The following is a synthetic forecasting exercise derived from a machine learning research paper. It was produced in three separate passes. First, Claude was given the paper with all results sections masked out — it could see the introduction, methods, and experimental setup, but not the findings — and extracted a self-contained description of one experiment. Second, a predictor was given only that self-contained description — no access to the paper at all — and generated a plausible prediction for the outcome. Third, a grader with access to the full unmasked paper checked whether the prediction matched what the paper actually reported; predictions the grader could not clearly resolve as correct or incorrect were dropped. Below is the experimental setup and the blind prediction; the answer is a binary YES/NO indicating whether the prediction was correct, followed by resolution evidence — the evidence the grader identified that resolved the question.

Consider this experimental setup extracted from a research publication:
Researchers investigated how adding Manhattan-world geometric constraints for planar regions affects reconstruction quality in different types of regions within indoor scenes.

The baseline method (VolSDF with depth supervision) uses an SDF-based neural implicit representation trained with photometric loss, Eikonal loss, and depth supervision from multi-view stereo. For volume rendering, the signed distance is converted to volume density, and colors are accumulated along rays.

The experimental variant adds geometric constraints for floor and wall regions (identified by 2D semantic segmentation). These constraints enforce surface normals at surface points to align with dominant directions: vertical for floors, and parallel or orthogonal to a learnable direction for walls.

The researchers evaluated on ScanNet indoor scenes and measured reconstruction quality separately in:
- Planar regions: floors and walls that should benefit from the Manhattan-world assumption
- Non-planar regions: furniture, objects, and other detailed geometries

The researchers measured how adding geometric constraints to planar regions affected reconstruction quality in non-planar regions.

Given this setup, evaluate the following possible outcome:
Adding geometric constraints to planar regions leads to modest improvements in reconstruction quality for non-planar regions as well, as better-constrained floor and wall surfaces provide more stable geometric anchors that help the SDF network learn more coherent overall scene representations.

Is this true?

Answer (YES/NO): NO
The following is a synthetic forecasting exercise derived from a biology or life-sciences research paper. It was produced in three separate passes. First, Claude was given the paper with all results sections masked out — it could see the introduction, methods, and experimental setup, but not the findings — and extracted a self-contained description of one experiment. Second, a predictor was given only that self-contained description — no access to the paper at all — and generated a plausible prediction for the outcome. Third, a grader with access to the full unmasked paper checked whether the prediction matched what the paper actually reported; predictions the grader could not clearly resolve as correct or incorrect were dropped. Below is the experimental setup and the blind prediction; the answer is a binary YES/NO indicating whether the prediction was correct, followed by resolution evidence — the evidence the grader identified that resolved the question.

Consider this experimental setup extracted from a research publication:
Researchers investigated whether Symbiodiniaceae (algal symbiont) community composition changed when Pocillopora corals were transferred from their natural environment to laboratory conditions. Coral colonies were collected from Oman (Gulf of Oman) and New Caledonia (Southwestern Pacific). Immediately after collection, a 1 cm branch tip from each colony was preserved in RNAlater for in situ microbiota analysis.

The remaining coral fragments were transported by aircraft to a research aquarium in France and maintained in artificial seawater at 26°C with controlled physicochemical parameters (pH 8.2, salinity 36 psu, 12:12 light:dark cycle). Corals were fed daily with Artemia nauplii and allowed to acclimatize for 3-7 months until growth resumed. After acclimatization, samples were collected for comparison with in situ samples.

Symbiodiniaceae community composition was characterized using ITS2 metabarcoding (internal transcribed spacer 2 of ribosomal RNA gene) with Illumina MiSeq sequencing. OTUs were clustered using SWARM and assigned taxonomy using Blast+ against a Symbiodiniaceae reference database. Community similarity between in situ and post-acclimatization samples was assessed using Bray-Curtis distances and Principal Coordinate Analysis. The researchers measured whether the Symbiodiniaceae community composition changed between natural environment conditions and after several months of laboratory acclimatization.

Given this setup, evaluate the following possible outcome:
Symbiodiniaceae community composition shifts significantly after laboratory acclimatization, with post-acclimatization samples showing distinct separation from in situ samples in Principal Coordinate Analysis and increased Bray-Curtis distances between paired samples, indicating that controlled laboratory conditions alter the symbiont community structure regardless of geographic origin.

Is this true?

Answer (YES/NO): NO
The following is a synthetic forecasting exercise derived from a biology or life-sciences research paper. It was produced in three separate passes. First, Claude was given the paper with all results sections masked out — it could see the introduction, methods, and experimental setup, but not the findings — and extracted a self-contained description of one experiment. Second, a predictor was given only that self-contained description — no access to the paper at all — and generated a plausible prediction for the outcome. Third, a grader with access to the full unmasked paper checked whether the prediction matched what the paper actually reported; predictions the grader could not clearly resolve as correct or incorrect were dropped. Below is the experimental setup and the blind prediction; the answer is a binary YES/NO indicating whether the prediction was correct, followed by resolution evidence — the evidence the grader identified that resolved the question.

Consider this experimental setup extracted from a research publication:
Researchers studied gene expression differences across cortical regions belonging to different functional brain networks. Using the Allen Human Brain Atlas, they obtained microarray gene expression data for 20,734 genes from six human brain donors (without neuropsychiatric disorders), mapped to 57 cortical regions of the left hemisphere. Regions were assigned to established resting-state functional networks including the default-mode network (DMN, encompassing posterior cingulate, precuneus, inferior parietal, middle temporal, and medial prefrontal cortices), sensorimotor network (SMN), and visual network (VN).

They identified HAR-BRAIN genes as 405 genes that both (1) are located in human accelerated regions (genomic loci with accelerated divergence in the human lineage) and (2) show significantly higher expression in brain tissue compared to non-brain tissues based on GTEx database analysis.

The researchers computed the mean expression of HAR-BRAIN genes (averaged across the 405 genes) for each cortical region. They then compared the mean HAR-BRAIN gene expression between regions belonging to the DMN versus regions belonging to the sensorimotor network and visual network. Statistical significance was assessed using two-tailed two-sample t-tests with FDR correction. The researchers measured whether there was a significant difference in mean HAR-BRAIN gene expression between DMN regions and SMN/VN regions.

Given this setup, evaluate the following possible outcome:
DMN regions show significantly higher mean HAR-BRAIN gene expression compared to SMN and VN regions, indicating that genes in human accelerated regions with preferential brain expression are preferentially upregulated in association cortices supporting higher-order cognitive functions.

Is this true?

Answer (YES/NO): YES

────────────────────

-- WHAT THIS TASK INVOLVES --
Exactly as they appear, restate all of the entries.

-- YOUR SOLUTION --
The following is a synthetic forecasting exercise derived from a machine learning research paper. It was produced in three separate passes. First, Claude was given the paper with all results sections masked out — it could see the introduction, methods, and experimental setup, but not the findings — and extracted a self-contained description of one experiment. Second, a predictor was given only that self-contained description — no access to the paper at all — and generated a plausible prediction for the outcome. Third, a grader with access to the full unmasked paper checked whether the prediction matched what the paper actually reported; predictions the grader could not clearly resolve as correct or incorrect were dropped. Below is the experimental setup and the blind prediction; the answer is a binary YES/NO indicating whether the prediction was correct, followed by resolution evidence — the evidence the grader identified that resolved the question.

Consider this experimental setup extracted from a research publication:
Researchers investigated how adding Manhattan-world geometric constraints for planar regions affects reconstruction quality in different types of regions within indoor scenes.

The baseline method (VolSDF with depth supervision) uses an SDF-based neural implicit representation trained with photometric loss, Eikonal loss, and depth supervision from multi-view stereo. For volume rendering, the signed distance is converted to volume density, and colors are accumulated along rays.

The experimental variant adds geometric constraints for floor and wall regions (identified by 2D semantic segmentation). These constraints enforce surface normals at surface points to align with dominant directions: vertical for floors, and parallel or orthogonal to a learnable direction for walls.

The researchers evaluated on ScanNet indoor scenes and measured reconstruction quality separately in:
- Planar regions: floors and walls that should benefit from the Manhattan-world assumption
- Non-planar regions: furniture, objects, and other detailed geometries

The researchers measured how adding geometric constraints to planar regions affected reconstruction quality in non-planar regions.

Given this setup, evaluate the following possible outcome:
Adding geometric constraints to planar regions leads to modest improvements in reconstruction quality for non-planar regions as well, as better-constrained floor and wall surfaces provide more stable geometric anchors that help the SDF network learn more coherent overall scene representations.

Is this true?

Answer (YES/NO): NO
The following is a synthetic forecasting exercise derived from a biology or life-sciences research paper. It was produced in three separate passes. First, Claude was given the paper with all results sections masked out — it could see the introduction, methods, and experimental setup, but not the findings — and extracted a self-contained description of one experiment. Second, a predictor was given only that self-contained description — no access to the paper at all — and generated a plausible prediction for the outcome. Third, a grader with access to the full unmasked paper checked whether the prediction matched what the paper actually reported; predictions the grader could not clearly resolve as correct or incorrect were dropped. Below is the experimental setup and the blind prediction; the answer is a binary YES/NO indicating whether the prediction was correct, followed by resolution evidence — the evidence the grader identified that resolved the question.

Consider this experimental setup extracted from a research publication:
Researchers investigated whether Symbiodiniaceae (algal symbiont) community composition changed when Pocillopora corals were transferred from their natural environment to laboratory conditions. Coral colonies were collected from Oman (Gulf of Oman) and New Caledonia (Southwestern Pacific). Immediately after collection, a 1 cm branch tip from each colony was preserved in RNAlater for in situ microbiota analysis.

The remaining coral fragments were transported by aircraft to a research aquarium in France and maintained in artificial seawater at 26°C with controlled physicochemical parameters (pH 8.2, salinity 36 psu, 12:12 light:dark cycle). Corals were fed daily with Artemia nauplii and allowed to acclimatize for 3-7 months until growth resumed. After acclimatization, samples were collected for comparison with in situ samples.

Symbiodiniaceae community composition was characterized using ITS2 metabarcoding (internal transcribed spacer 2 of ribosomal RNA gene) with Illumina MiSeq sequencing. OTUs were clustered using SWARM and assigned taxonomy using Blast+ against a Symbiodiniaceae reference database. Community similarity between in situ and post-acclimatization samples was assessed using Bray-Curtis distances and Principal Coordinate Analysis. The researchers measured whether the Symbiodiniaceae community composition changed between natural environment conditions and after several months of laboratory acclimatization.

Given this setup, evaluate the following possible outcome:
Symbiodiniaceae community composition shifts significantly after laboratory acclimatization, with post-acclimatization samples showing distinct separation from in situ samples in Principal Coordinate Analysis and increased Bray-Curtis distances between paired samples, indicating that controlled laboratory conditions alter the symbiont community structure regardless of geographic origin.

Is this true?

Answer (YES/NO): NO
The following is a synthetic forecasting exercise derived from a biology or life-sciences research paper. It was produced in three separate passes. First, Claude was given the paper with all results sections masked out — it could see the introduction, methods, and experimental setup, but not the findings — and extracted a self-contained description of one experiment. Second, a predictor was given only that self-contained description — no access to the paper at all — and generated a plausible prediction for the outcome. Third, a grader with access to the full unmasked paper checked whether the prediction matched what the paper actually reported; predictions the grader could not clearly resolve as correct or incorrect were dropped. Below is the experimental setup and the blind prediction; the answer is a binary YES/NO indicating whether the prediction was correct, followed by resolution evidence — the evidence the grader identified that resolved the question.

Consider this experimental setup extracted from a research publication:
Researchers studied gene expression differences across cortical regions belonging to different functional brain networks. Using the Allen Human Brain Atlas, they obtained microarray gene expression data for 20,734 genes from six human brain donors (without neuropsychiatric disorders), mapped to 57 cortical regions of the left hemisphere. Regions were assigned to established resting-state functional networks including the default-mode network (DMN, encompassing posterior cingulate, precuneus, inferior parietal, middle temporal, and medial prefrontal cortices), sensorimotor network (SMN), and visual network (VN).

They identified HAR-BRAIN genes as 405 genes that both (1) are located in human accelerated regions (genomic loci with accelerated divergence in the human lineage) and (2) show significantly higher expression in brain tissue compared to non-brain tissues based on GTEx database analysis.

The researchers computed the mean expression of HAR-BRAIN genes (averaged across the 405 genes) for each cortical region. They then compared the mean HAR-BRAIN gene expression between regions belonging to the DMN versus regions belonging to the sensorimotor network and visual network. Statistical significance was assessed using two-tailed two-sample t-tests with FDR correction. The researchers measured whether there was a significant difference in mean HAR-BRAIN gene expression between DMN regions and SMN/VN regions.

Given this setup, evaluate the following possible outcome:
DMN regions show significantly higher mean HAR-BRAIN gene expression compared to SMN and VN regions, indicating that genes in human accelerated regions with preferential brain expression are preferentially upregulated in association cortices supporting higher-order cognitive functions.

Is this true?

Answer (YES/NO): YES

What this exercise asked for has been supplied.